What is expected: Format every one of the entries below as a JSON list of strings, one string per line, leaving out blank lines.

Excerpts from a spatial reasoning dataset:
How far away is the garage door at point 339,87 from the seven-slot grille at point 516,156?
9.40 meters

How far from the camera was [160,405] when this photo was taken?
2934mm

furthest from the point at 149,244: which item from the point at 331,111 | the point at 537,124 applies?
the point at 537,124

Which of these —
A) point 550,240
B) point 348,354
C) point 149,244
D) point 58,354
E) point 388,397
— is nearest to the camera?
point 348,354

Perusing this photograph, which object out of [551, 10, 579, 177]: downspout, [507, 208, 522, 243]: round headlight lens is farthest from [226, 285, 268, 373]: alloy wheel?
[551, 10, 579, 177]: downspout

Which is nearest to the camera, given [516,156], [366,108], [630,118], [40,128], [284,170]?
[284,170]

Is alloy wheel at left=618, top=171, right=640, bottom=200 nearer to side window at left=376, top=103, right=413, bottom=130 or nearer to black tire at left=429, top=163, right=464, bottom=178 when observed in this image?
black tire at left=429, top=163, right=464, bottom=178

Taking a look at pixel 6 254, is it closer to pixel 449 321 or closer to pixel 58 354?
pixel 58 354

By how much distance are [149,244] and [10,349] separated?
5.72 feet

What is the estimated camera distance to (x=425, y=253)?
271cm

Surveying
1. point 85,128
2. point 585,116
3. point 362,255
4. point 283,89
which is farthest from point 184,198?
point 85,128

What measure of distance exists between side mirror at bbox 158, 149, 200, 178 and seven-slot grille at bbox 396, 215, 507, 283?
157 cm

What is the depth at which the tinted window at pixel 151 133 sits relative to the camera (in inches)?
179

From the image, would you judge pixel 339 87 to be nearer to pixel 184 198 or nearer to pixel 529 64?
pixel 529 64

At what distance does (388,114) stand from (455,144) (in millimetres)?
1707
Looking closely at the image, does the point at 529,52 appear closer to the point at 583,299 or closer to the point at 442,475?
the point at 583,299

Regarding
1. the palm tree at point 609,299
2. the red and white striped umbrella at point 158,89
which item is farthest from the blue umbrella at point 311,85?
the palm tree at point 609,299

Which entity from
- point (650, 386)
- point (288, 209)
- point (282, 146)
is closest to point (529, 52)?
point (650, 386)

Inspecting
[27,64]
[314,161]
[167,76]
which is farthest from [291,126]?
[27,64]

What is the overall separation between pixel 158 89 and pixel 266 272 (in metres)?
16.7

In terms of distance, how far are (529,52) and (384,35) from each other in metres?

The output:
[
  "How far away is the garage door at point 339,87 from the seven-slot grille at point 516,156?",
  "9.40 meters",
  "How far from the camera was [160,405] when this photo was taken?",
  "2934mm",
  "furthest from the point at 149,244: which item from the point at 331,111 | the point at 537,124 applies?",
  "the point at 537,124",
  "Which of these —",
  "A) point 550,240",
  "B) point 348,354",
  "C) point 149,244",
  "D) point 58,354",
  "E) point 388,397",
  "— is nearest to the camera?",
  "point 348,354",
  "Perusing this photograph, which object out of [551, 10, 579, 177]: downspout, [507, 208, 522, 243]: round headlight lens is farthest from [226, 285, 268, 373]: alloy wheel?",
  "[551, 10, 579, 177]: downspout",
  "Which is nearest to the camera, given [516,156], [366,108], [630,118], [40,128], [284,170]?",
  "[284,170]",
  "Is alloy wheel at left=618, top=171, right=640, bottom=200 nearer to side window at left=376, top=103, right=413, bottom=130 or nearer to black tire at left=429, top=163, right=464, bottom=178 when observed in this image?",
  "black tire at left=429, top=163, right=464, bottom=178",
  "Taking a look at pixel 6 254, is it closer to pixel 449 321 or closer to pixel 58 354?",
  "pixel 58 354",
  "By how much distance are [149,244] and [10,349] separated?",
  "5.72 feet",
  "What is the estimated camera distance to (x=425, y=253)?",
  "271cm",
  "Surveying",
  "1. point 85,128",
  "2. point 585,116",
  "3. point 362,255",
  "4. point 283,89",
  "which is farthest from point 184,198?",
  "point 85,128",
  "What measure of distance exists between side mirror at bbox 158, 149, 200, 178 and seven-slot grille at bbox 396, 215, 507, 283?",
  "157 cm",
  "What is the depth at which the tinted window at pixel 151 133 sits relative to the camera (in inches)?",
  "179",
  "From the image, would you judge pixel 339 87 to be nearer to pixel 184 198 or nearer to pixel 529 64?",
  "pixel 529 64",
  "At what distance does (388,114) stand from (455,144) (in millimetres)?",
  "1707",
  "Looking closely at the image, does the point at 529,52 appear closer to the point at 583,299 or closer to the point at 442,475?",
  "the point at 583,299",
  "Regarding",
  "1. the palm tree at point 609,299",
  "2. the red and white striped umbrella at point 158,89",
  "which item is farthest from the blue umbrella at point 311,85?",
  "the palm tree at point 609,299",
  "Which entity from",
  "- point (650, 386)",
  "- point (288, 209)",
  "- point (282, 146)",
  "is closest to point (529, 52)?",
  "point (650, 386)",
  "Inspecting",
  "[27,64]",
  "[314,161]",
  "[167,76]",
  "which is farthest from [291,126]?",
  "[27,64]",
  "What is the overall separation between pixel 158 89 and pixel 266 272 (in metres)?",
  "16.7",
  "In terms of distance, how far are (529,52) and (384,35) from each other in metres?"
]